Stored items |
════════════════════

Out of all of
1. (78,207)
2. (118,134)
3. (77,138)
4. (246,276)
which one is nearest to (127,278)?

════════════════════

WRITTEN PROBLEM |
Output every line of the records as a JSON list of strings, one string per line, with blank lines left out.

FULL RESPONSE |
[
  "Out of all of",
  "1. (78,207)",
  "2. (118,134)",
  "3. (77,138)",
  "4. (246,276)",
  "which one is nearest to (127,278)?"
]